I take a deep breath and push the memories away. Right now every memory is too close to the surface and I need to hold them back. I need to be the strong one. I have to fix everyone and make everything go back to normal.
“So why aren’t you at school?” I ask him quietly because I am after all; sure that he’s losing his grip on reality.
“Dad…” Now he’s talking to me in that same quiet tone, like he’s worried about me. “We all want Justin to get better right?”
I nod not sure where he’s going with this. Maybe it’s a tactic to get me to forget that he’s cutting classes and hiding out in my loft.
“Of course, but you skipping school isn’t going to help.”
“Yes it will.” He looks at me and smiles.
“What?” I can’t believe this. He thinks skipping school is going to make Justin well.
“Just listen to me, okay?”
I nod and throw my hands up, ready to hear his explanation.
“I’m listening.”
“I was doing some research for my history paper today at school. I was in the library checking some things out online.”
Okay he did actually go to school today. That’s a good sign.
“So I got done with my research early, and I still had half an hour left before my next class.” He takes a deep breath and watches me closely. “I did a search on brain injuries.”
I feel myself wince and let out a long breath. I’m fine with everything as long as we say, ‘Justin got hurt’ or ‘the accident’ but somehow those two words ‘brain injury’ send a knife through my gut.
He puts his hand on my shoulder.
“I know it’s going to take time for Justin to recover, but I read this article written by some doctor and what he said made a lot of sense.”
I raise my eyebrows wanting him to continue.
“Think about that hospital room. What’s the first thing that comes to mind?”
“White.” The walls, the sheets, and the blankets, everything is so sterile looking.
“Exactly Dad.” He’s smiling proudly now as if that explains it all.
“What the fuck are you talking about?”
“I’m talking about Justin. His eyes are open, but he’s not focusing on anything. There’s nothing TO focus on. That doctor in the article said that the brain is capable of so much, that even doctors don’t understand its full potential. That it’s possible for it to find new pathways to process information like it use to, but to do that, the brain has to be stimulated.”
I smile listening to him. He’s not cracking up, not losing his mind. He’s focusing on helping Justin and I think that just may be exactly what he needs to do.
“Keep going.” I tell him.
He stands up and begins holding up the pages he’s designed.
“The patterns and the colors they’ll stimulate his mind.”
He heads into the kitchen and grabs a box of crackers out of the cupboard. He opens it and starts munching on them while he lets me process all of this.
“Want some?” He asks holding them out toward me.

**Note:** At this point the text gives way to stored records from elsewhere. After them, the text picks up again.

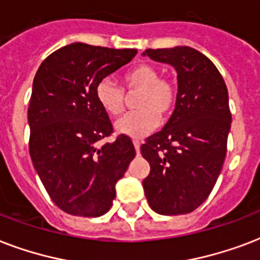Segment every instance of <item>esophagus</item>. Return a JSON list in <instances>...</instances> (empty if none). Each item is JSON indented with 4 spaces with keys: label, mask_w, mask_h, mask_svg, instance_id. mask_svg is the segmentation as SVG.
I'll list each match as a JSON object with an SVG mask.
<instances>
[{
    "label": "esophagus",
    "mask_w": 260,
    "mask_h": 260,
    "mask_svg": "<svg viewBox=\"0 0 260 260\" xmlns=\"http://www.w3.org/2000/svg\"><path fill=\"white\" fill-rule=\"evenodd\" d=\"M133 144H134V148H136L137 153H140V148H141V142L138 140L133 141Z\"/></svg>",
    "instance_id": "obj_1"
}]
</instances>
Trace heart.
Listing matches in <instances>:
<instances>
[{"mask_svg":"<svg viewBox=\"0 0 260 260\" xmlns=\"http://www.w3.org/2000/svg\"><path fill=\"white\" fill-rule=\"evenodd\" d=\"M123 84L127 92H138L136 111L128 112L115 122L119 134L141 138L160 123V116L172 112L178 99V89L171 80L161 78L156 66L140 63L123 74ZM96 100L108 115L116 116L123 111L124 92L111 78H103L96 85Z\"/></svg>","mask_w":260,"mask_h":260,"instance_id":"1","label":"heart"}]
</instances>
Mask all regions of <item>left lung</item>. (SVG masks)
<instances>
[{"label": "left lung", "instance_id": "8db88e82", "mask_svg": "<svg viewBox=\"0 0 260 260\" xmlns=\"http://www.w3.org/2000/svg\"><path fill=\"white\" fill-rule=\"evenodd\" d=\"M142 55L178 73L172 115L141 146L150 166L145 195L158 214H187L206 201L224 164L232 123L228 89L214 63L195 48H149Z\"/></svg>", "mask_w": 260, "mask_h": 260}]
</instances>
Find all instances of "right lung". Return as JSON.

I shake my head and look down at the paintings Gus has done already. He’s back on the floor now and has the paint open once again. I get up and stand behind him, wondering if he just might be onto something here. I take the box of crackers and set it on the counter.
“You hungry?” He nods as he continues splattering paint all over the place.
I smile. He’s eating again, that’s a good sign.
“I’ll order some takeout.” I say as I pick up a menu.
“No Thai or Chinese.” He scrunches up his nose. “Get pizza.”
“Pepperoni with extra cheese?”
He nods as I place the call. After hanging up I find myself on the floor next to him and together we create pages upon pages of ‘art’ in hopes of stimulating Justin’s brain.